Euro (Philippe Huguen/AFP)
João Pedro Caleiro
Publicado em 25 de fevereiro de 2015 às 18h14.
São Paulo - No auge da crise do euro, a moeda parecia estar com os dias contados.
Hoje, quase ninguém mais fala disso, apesar da saída da Grécia ("Grexit") continuar sendo uma possibilidade bem real entre as negociações com o resto do continente.
Isso não significa, no entanto, que os problemas acabaram: a combinação explosiva entre alto desemprego, baixo crescimento e deflação continua de vento em popa.
Talvez fosse o caso de criar um segundo euro, de acordo com Jacques Melitz, professor da universidade Heriot-Watt em Edimburgo, na Escócia.
Em entrevista para o blog da London School of Economics, ele diz que a arquitetura do euro tem dois problemas de origem. O primeiro é que ela não dá ao Banco Central Europeu a autonomia necessária para atuar de forma livre no mercado, como fazem outros bancos centrais.
A outra é que não há uma responsabilidade compartilhada pelo sistema bancário. O bloco está caminhando nesse sentido, mas o problema básico permanece: uma união monetária foi criada sem união fiscal, tributária e política - e entre economias radicalmente diferentes.
Por um tempo, a coisa funcionou. Se a Alemanha tivesse uma moeda própria, por exemplo, ela seria hoje muito mais valorizada do que o euro - uma má notícia para a competitividade das suas exportações, que são a força-motriz de sua economia.
Se a Grécia tivesse uma moeda própria, o país provavelmente não teria sido financiado como foi nos anos de boom. Mas no cenário atual, sua moeda já teria desvalorizado de forma brutal, o que tornaria suas exportações mais competitivas e impulsionaria a recuperação.
Proposta
Neste cenário, faz sentido criar um segundo euro para os membros descontentes e que não podem esperar mais flexibilidade alemã no curto prazo.
"A principal vantagem desse sistema é que um segundo euro seria construído de forma melhor do que o euro anterior do ponto de vista dos membros descontentes. Este novo banco central teria poder para participar de operações normais de livre mercado e se engajar em uma política monetária expansionista para aumentar a demanda agregada na sua própria zona. E haveria um único fundo de resolução que cobriria a insolvência de qualquer parte específica do sistema bancário", diz Jacques.
Vale lembrar que em setembro, quando ele deu a entrevista, ainda não havia a perspectiva de que o BCE criaria um novo programa de compra de títulos e ativos, como foi anunciado há algumas semanas.

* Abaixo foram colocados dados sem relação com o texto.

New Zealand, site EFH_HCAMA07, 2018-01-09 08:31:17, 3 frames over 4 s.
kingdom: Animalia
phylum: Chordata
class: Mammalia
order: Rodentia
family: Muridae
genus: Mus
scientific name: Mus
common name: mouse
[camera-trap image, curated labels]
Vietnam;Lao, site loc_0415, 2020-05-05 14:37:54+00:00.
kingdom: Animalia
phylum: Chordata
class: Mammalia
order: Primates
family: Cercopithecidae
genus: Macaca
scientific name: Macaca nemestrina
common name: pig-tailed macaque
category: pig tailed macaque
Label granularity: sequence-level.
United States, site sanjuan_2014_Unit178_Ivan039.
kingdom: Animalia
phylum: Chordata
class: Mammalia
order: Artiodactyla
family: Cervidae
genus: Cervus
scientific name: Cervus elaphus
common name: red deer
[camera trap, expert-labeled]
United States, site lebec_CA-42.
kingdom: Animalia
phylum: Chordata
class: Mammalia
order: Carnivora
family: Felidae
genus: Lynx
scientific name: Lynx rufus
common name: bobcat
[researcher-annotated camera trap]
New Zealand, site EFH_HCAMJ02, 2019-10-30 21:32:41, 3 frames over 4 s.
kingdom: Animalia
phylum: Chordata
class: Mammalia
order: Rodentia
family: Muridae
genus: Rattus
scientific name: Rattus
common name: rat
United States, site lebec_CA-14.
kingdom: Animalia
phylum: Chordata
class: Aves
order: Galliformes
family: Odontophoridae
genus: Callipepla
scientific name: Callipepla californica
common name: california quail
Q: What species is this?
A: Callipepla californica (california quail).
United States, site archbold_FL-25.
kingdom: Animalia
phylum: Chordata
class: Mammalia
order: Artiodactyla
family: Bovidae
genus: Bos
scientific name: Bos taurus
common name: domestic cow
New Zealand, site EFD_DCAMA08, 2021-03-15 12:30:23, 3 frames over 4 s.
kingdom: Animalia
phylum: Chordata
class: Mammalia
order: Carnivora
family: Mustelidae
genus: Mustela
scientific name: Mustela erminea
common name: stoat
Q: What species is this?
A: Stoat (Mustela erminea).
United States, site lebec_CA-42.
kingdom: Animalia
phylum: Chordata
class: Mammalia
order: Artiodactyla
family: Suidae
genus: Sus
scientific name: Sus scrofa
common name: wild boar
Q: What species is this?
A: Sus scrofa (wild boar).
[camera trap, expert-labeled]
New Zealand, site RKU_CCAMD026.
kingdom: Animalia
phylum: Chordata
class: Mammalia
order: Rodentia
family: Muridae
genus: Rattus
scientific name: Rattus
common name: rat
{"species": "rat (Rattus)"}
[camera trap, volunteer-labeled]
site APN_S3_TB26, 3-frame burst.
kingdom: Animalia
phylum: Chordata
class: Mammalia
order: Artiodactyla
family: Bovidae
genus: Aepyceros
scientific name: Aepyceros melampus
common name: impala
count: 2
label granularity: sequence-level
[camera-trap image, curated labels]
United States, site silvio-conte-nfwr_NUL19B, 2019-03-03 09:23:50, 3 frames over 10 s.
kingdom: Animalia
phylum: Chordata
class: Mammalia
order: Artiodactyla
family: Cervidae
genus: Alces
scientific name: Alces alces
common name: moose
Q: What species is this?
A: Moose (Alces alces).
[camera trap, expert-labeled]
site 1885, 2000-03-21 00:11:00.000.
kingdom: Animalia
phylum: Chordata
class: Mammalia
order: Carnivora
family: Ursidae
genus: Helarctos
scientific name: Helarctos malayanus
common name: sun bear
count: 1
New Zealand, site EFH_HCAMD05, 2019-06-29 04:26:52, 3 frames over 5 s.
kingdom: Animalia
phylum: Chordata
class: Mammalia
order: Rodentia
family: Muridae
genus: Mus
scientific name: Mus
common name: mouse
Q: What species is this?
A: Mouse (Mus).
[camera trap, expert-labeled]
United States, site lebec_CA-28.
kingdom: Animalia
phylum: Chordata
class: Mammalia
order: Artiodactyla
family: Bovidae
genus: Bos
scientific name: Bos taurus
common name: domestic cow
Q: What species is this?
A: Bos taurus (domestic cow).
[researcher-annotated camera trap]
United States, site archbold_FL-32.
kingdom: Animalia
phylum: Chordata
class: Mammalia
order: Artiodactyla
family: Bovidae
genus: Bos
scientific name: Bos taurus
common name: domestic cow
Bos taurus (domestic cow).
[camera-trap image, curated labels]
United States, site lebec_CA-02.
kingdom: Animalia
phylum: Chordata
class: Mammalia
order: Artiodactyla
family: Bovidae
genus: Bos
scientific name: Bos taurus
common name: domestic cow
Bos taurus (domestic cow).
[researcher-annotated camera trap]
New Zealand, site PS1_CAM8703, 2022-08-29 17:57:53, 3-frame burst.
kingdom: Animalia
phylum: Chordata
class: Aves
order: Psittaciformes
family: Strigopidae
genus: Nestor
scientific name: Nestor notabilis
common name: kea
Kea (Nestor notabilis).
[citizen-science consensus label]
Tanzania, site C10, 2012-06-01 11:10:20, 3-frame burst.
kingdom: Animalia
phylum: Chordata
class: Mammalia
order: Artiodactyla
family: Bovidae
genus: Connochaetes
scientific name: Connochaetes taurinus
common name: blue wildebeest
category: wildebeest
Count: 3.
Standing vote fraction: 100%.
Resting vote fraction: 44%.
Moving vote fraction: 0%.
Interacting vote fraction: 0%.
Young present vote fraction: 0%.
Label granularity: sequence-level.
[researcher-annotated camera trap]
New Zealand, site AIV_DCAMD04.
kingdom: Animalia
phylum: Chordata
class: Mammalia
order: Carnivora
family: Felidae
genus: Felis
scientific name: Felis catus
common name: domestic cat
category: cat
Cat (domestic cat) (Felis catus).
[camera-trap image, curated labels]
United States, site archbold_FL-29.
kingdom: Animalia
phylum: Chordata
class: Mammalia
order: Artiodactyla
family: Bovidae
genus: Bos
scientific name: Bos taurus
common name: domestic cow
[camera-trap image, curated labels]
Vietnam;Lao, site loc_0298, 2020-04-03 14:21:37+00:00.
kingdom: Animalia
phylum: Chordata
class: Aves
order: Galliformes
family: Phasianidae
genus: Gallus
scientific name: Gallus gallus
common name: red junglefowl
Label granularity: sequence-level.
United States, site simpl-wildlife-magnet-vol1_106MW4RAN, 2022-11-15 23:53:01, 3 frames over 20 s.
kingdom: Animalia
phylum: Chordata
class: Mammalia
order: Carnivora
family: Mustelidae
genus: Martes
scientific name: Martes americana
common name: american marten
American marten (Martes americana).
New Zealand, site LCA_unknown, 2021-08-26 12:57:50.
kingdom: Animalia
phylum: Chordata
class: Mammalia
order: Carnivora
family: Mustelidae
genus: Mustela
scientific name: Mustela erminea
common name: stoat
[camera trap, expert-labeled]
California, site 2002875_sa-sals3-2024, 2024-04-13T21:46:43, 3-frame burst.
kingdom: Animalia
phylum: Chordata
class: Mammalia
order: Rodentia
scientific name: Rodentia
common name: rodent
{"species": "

Mas ele também não é o primeiro a divulgar a ideia. Um artigo da Fortune assinado pela jornalista Cyrus Sanati já no início de 2011 sugeria uma moeda de transição, intercambiável com o euro por um determinado período até que os países pudessem voltar para o bloco principal (ou não). Um paralelo é o dólar de Hong Kong, que vai circular junto com a moeda chinesa até ser substituído gradualmente.
Um dos entrevistados por Sanati na época disse que era um "delírio" imaginar que seria possível quebrar a zona do euro de forma ordenada e ainda conseguir criar todas as instituições necessárias para uma nova moeda.
Para Jacques, "divórcios são uma bagunça, mas há momentos em que é melhor ser firme". De qualquer forma, uma coisa é certa: a crise da Europa só será resolvida com uma boa dose de criatividade.